Jelleke Veenendaal (born 15 December 1953) is a Dutch politician who served as a member of the House of Representatives for the People's Party for Freedom and Democracy (VVD) from 2003 to 2006. She was one of the three candidates in the 2006 VVD leadership election, in which she placed last, with 803 votes (3%). Veenendaal is a native of Alkmaar.

==Life==
===Life before politics===
After attending a public elementary school in Utrecht, Veenendaal attended MULO. She graduated in 1971 specializing in the sciences. She worked for a development cooperation NGO in Frankfurt between 1971 and 1974. She continued to study for medical analyst at MBO-level, graduating in 1976. She took several jobs as a medical analyst in 1978-1979. She then endeavoured in travel, and had management functions with several foreign travel organisations, in the period 1979-1983. In 1984 she returned to the Netherlands, working as a medical analyst in Amsterdam.

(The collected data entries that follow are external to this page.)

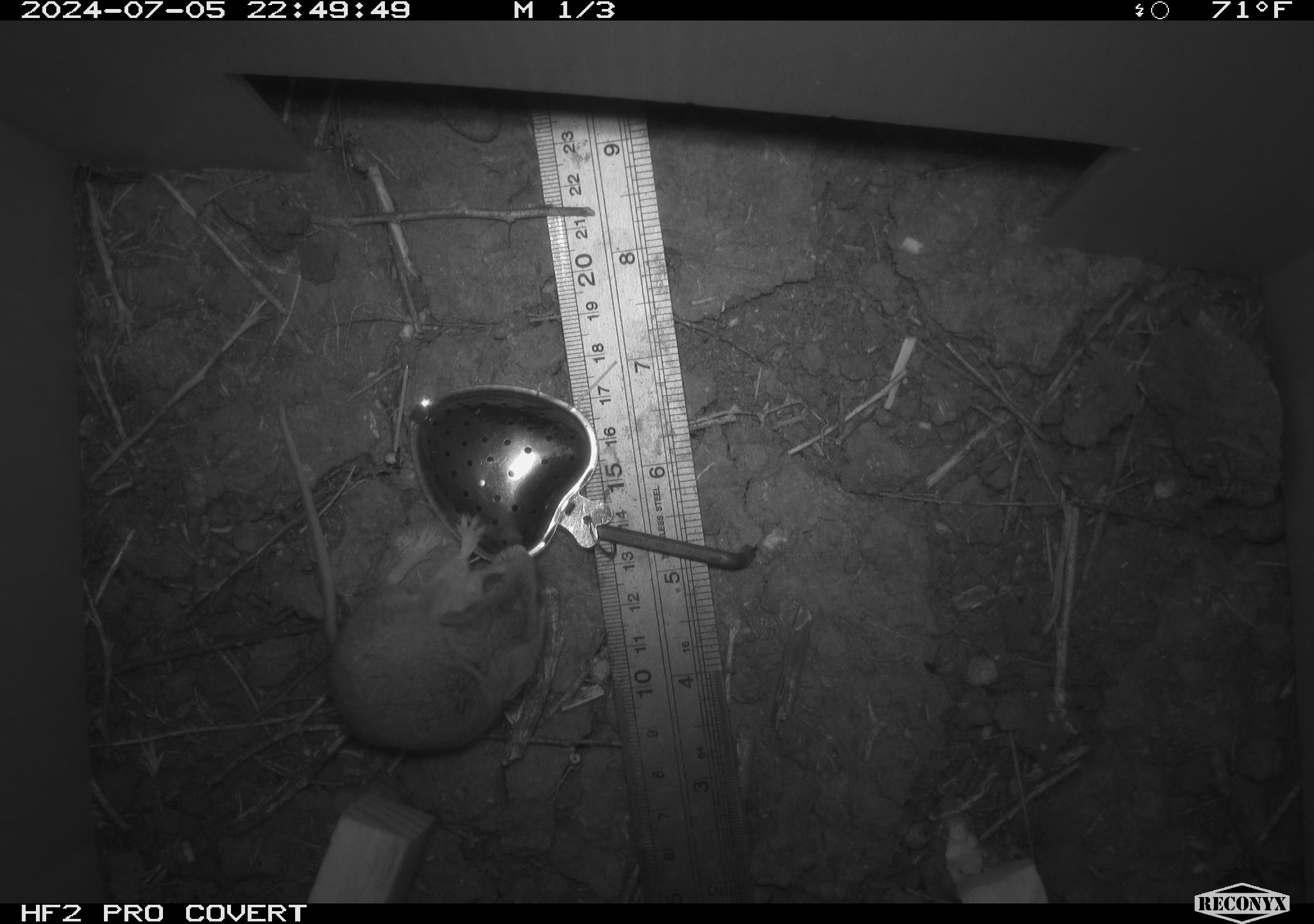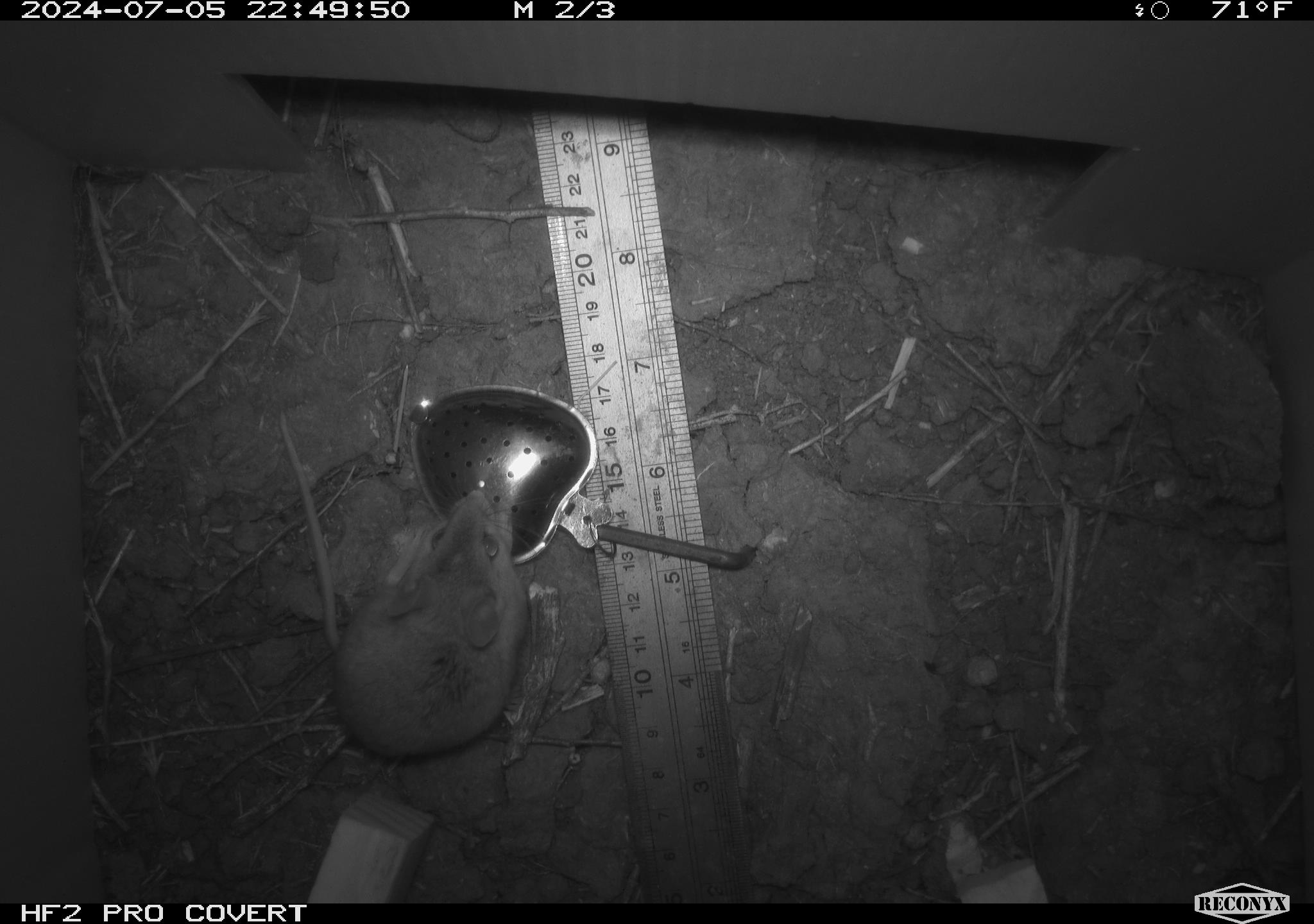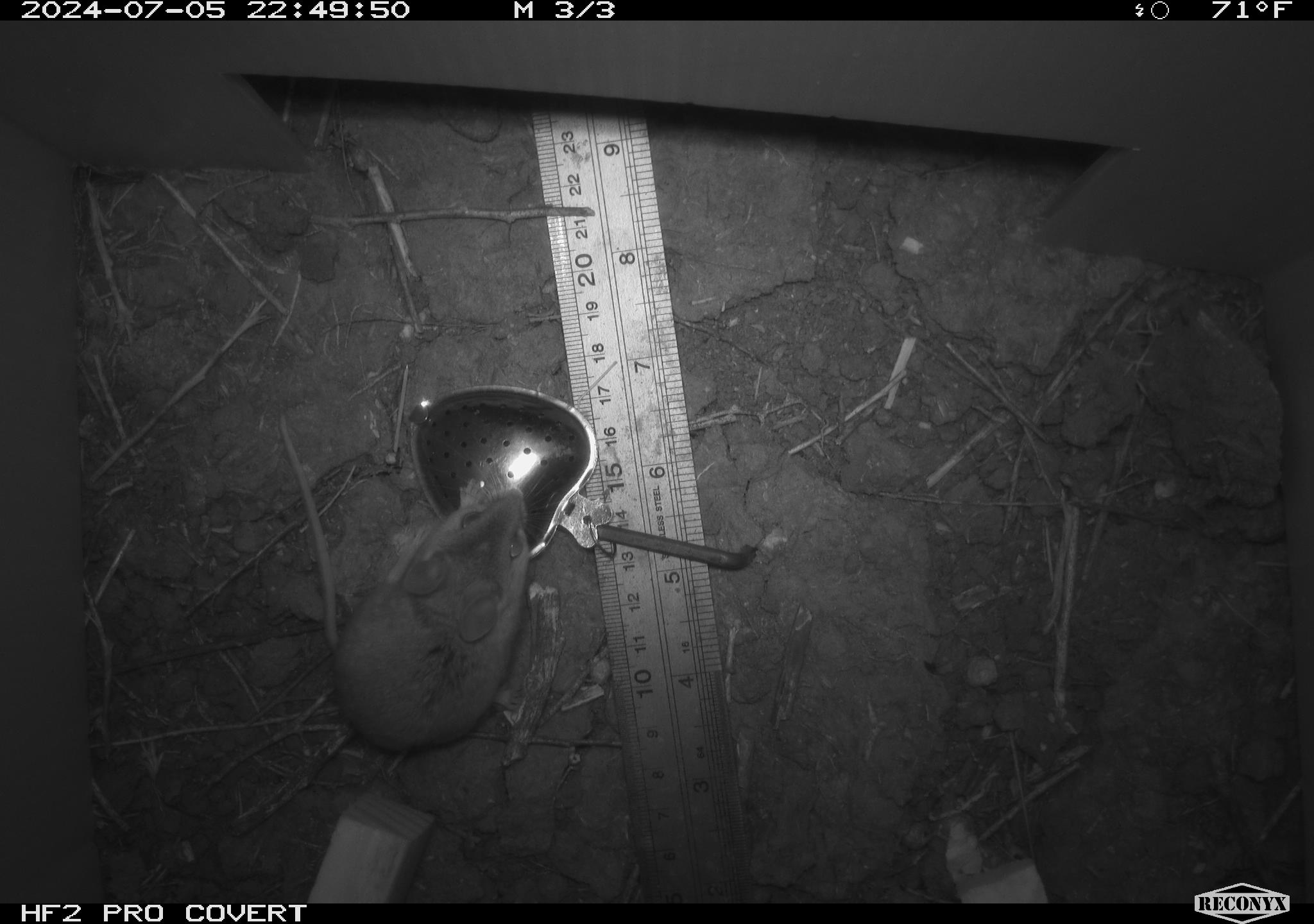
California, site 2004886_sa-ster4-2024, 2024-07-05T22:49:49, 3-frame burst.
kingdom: Animalia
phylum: Chordata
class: Mammalia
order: Rodentia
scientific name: Rodentia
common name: mouse species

In 1989 she became a manager for the HEMS, which coordinates the restaurants and bistros at Schiphol Airport. She took an evening course in business administration, resulting in a completed HEAO-study in 1990. After her studies she took a job at the Chamber of Commerce of Alkmaar, as head of public relations. In 1993 she became a professional advisor for small businesses in Zaandam. In 1997 she temporarily quit working because of an illness. In 2001 she became commercial director of Reek Weegtechniek in Purmerend. A job she gave up in 2003, to enter parliament.

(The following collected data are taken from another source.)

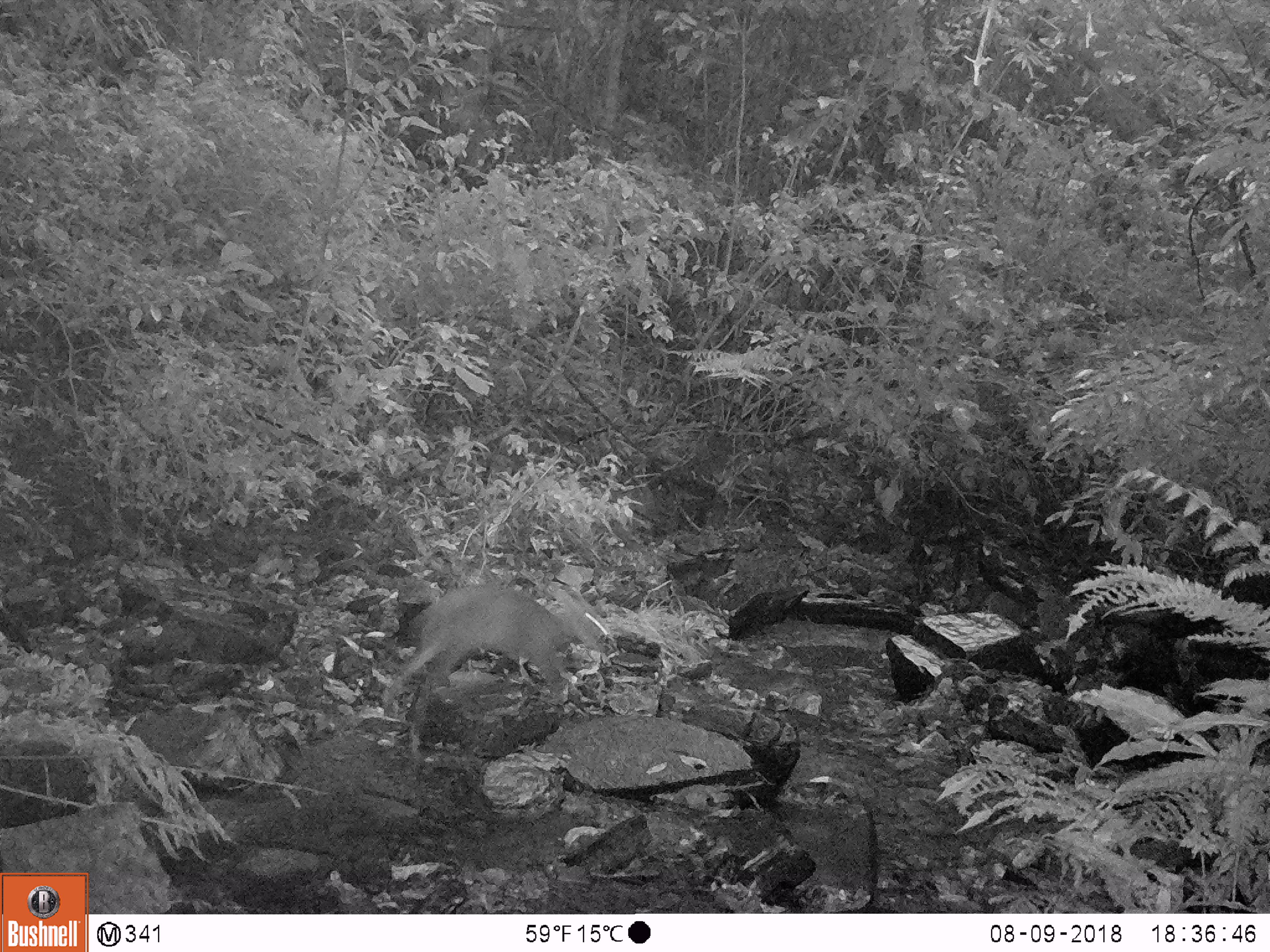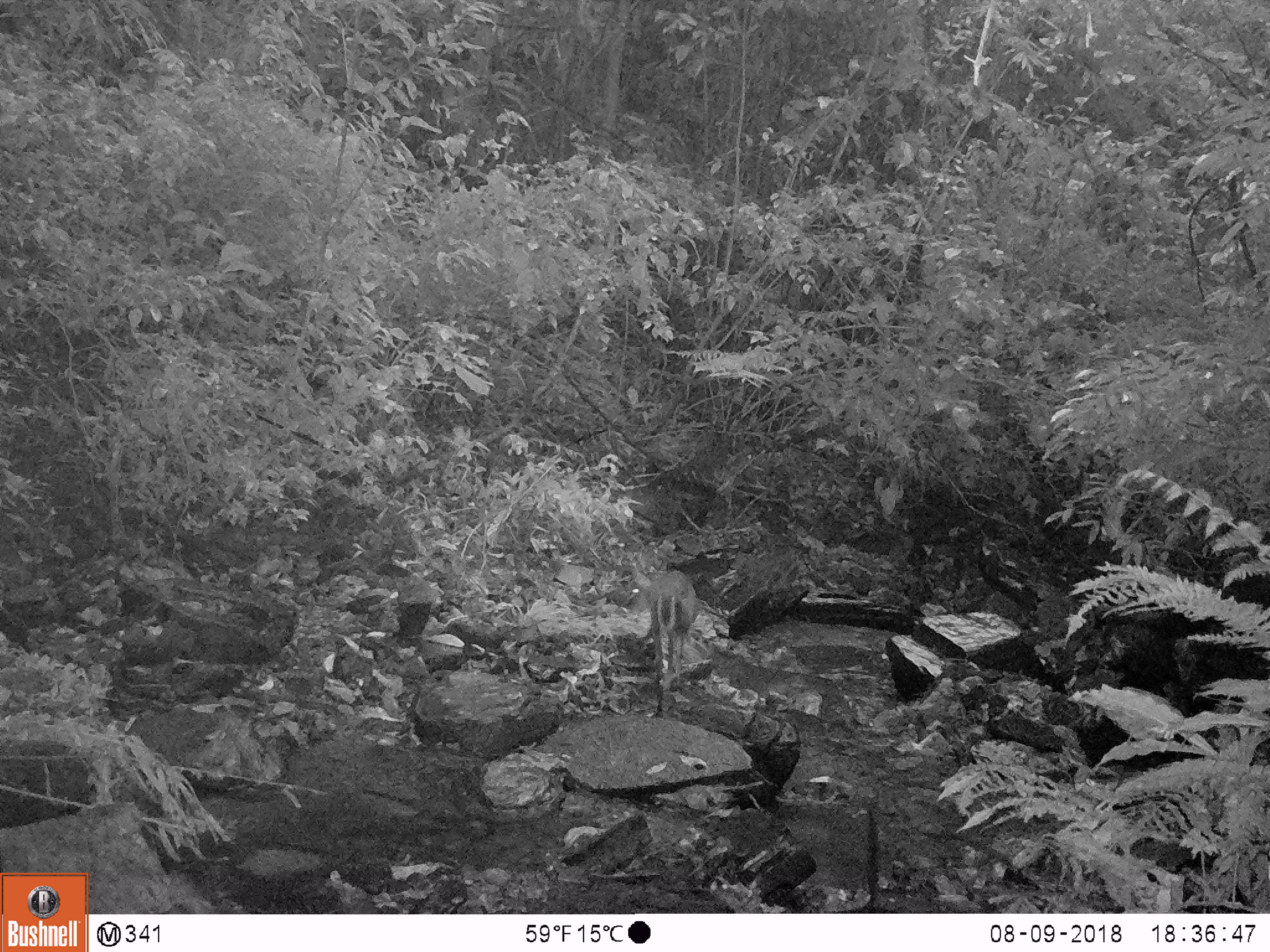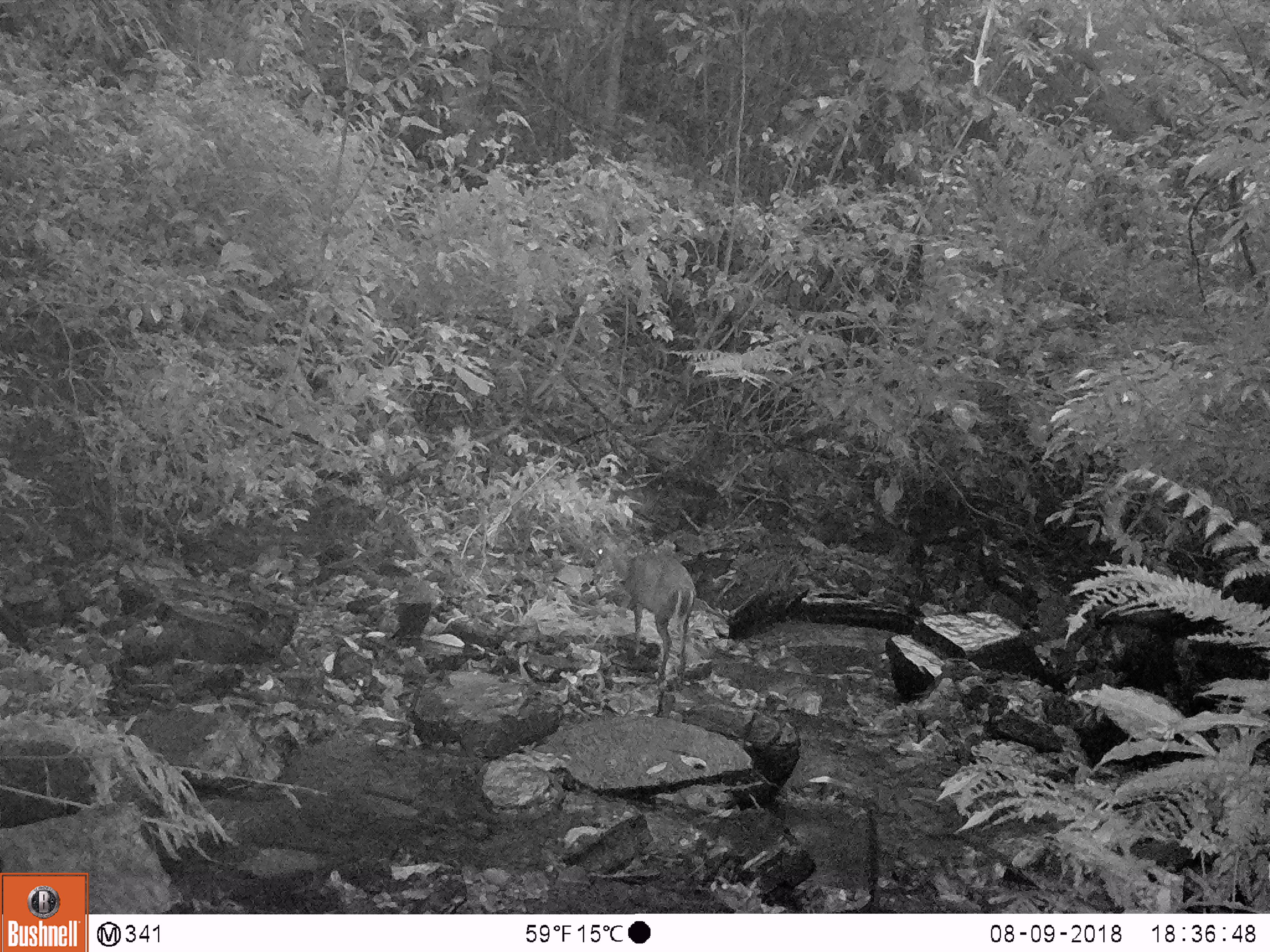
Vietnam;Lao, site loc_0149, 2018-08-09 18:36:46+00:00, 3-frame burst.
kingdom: Animalia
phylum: Chordata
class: Mammalia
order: Artiodactyla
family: Cervidae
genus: Muntiacus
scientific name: Muntiacus rooseveltorum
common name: roosevelt's muntjac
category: roosevelts muntjac group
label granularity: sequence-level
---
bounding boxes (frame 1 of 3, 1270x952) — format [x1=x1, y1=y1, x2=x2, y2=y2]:
roosevelts muntjac group: [x1=382, y1=584, x2=575, y2=727]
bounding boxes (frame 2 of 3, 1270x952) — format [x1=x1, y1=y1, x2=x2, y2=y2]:
roosevelts muntjac group: [x1=631, y1=569, x2=700, y2=676]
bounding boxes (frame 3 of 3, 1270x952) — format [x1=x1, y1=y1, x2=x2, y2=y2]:
roosevelts muntjac group: [x1=593, y1=526, x2=697, y2=683]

In this period she had already become active within the VVD, as secretary of the Purmerend branch, and as member of the board of the party's women organisation. She also took courses in liberalism and liberal politics, and in political communication from the Haya van Someren Foundation, which trains the VVD members on request. She also was member of the board of the NVVH, the Dutch Association of Home Makers.

===Political life===
In 2003 she entered the House of Representatives. She was not on an eligible position, but after the formation, many VVD MPs had become minister, leaving their parliamentary seats. In parliament she was member of the backbench, and spokesperson for housing policy. In 2005 she proposed a plan together with social-democratic MP, Staf Depla. She also pleaded for a more lenient policy towards permanent housing in vacation houses.

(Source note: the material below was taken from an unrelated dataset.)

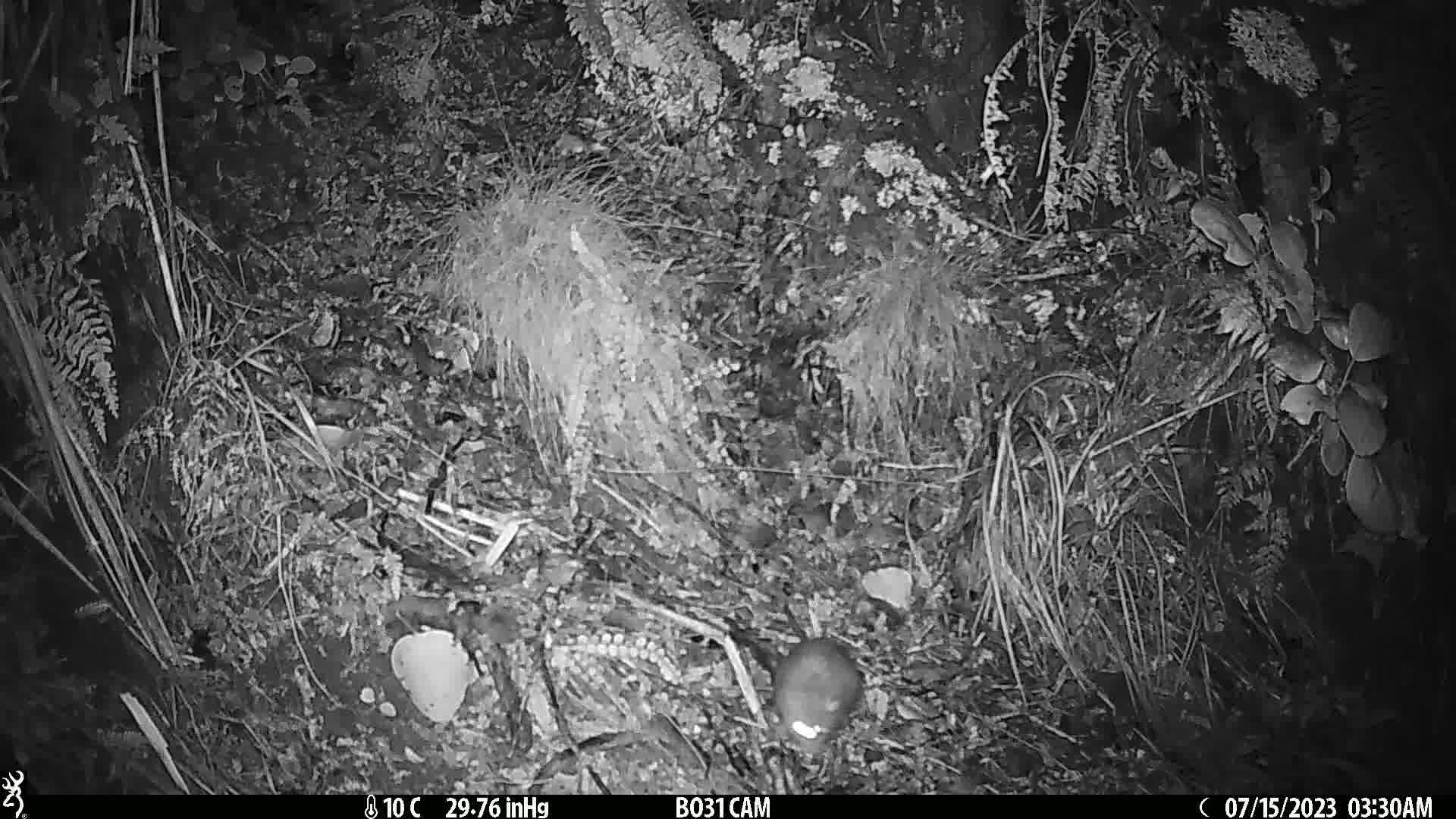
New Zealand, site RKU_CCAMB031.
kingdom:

Quite unexpectedly Veenendaal announced her ambition to become leader of the VVD, and would run in the 2006 VVD leadership election as -then only- candidate against Mark Rutte. She claimed that without another candidate the election would be a sham and that it was important that a woman ran. She did not discuss her ambition with the party board, but did consult her political friends. She was generally seen as a very unlikely candidate against the popular Rutte, who is backed by the party's board, and after Rita Verdonk entered the game, her chances have vanished entirely. In the debates set up around the election, Veenendaal shows herself more left and progressive than Verdonk and Rutte. She lost the elections to Rutte obtaining only 803 votes, 3% of the total. The same year she left politics.